- _EXERCISE_: According to the book review, at what store does Genevieve work?

Los Angeles resident Genevieve is a lover of golden-age cinema and its stars, especially Montgomery Clift, Marlon Brando, and Humphrey Bogart. Her job only fuels her affection, as she works at the Hollywood Clothing Store, which specializes in selling clothing that’s been worn in the movies. It carries many curiosities and replicas, including Marilyn Monroe’s dress from Niagara (1953) and Jack Nicholson’s hat from Chinatown (1974). Genevieve has her share of personal problems, however. She’s unlucky in love—even sending herself flowers on Valentine’s Day—and carries the burden of a family tragedy. As she admires her store’s clothes, she often wonders if there’s something special in the fabric itself: “Could there be a transfer, due perhaps to some extraordinary quantum-electro-something…influence of the essence, the spirit, the chakra, the chi, of the former owner?” She decides to borrow different outfits for her own personal adventures and finds that her actions are, in fact, affected by the clothing she wears. She takes on different personas and helps others to do so, as well. Along the way, she investigates the bloody history of one of the store’s dresses, deals with her own troubled family, confronts a figure from her past, and searches for love. A summary of the plot may make its main idea seem a bit trite. However, Asthana executes the concept in subtle and unexpected ways. For example, when Genevieve attempts to help her friend Todd sort out his sexuality, she helps him into a leather jacket once worn by James Dean: “she had sought the clothing of a known bisexual….This way, she figured, Todd could decide what he really was, without being biased.” (Genevieve also gives Todd a dose of peyote to help him find himself.) Overall, the author manages to deftly mix aspects of suspenseful film noir, chick lit, and Hollywood nostalgia in this well-paced, concise tale.

- _SUPPLIED DATA_:
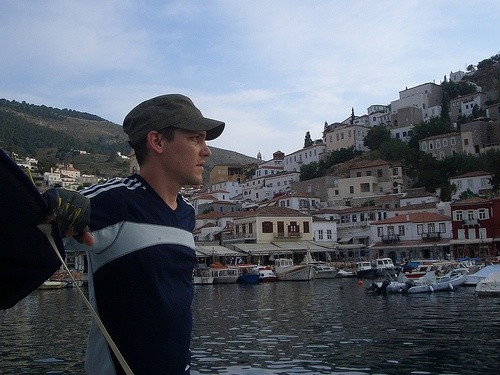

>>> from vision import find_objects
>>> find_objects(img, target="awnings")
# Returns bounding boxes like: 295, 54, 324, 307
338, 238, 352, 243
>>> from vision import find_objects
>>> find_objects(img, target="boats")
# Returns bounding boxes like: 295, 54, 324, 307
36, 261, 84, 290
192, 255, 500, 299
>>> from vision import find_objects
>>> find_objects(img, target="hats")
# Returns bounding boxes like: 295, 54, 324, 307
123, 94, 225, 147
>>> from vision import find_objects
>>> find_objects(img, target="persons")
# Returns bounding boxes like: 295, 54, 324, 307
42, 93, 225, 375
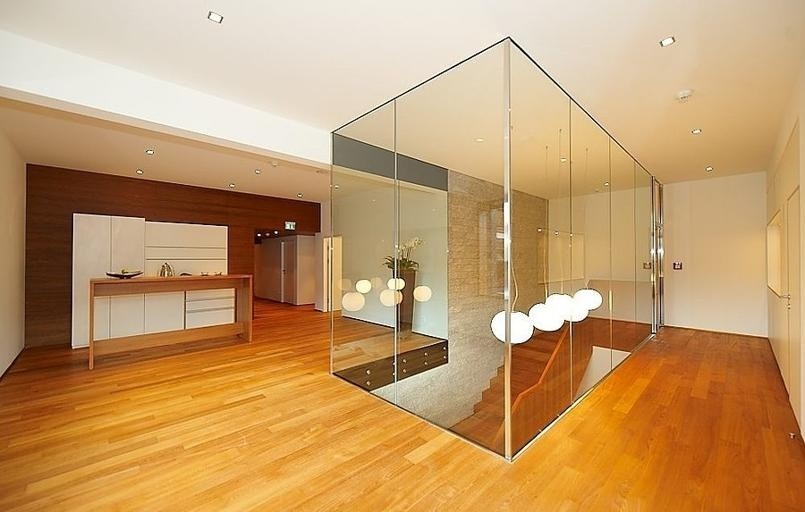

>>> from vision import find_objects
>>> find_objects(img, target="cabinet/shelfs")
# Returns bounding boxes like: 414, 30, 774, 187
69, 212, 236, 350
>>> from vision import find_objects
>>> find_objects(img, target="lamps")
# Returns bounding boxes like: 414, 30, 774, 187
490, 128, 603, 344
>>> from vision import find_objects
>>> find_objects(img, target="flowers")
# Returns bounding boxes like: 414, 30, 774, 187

- _SOLUTION FOR THIS EXERCISE_: The Hollywood Clothing Store.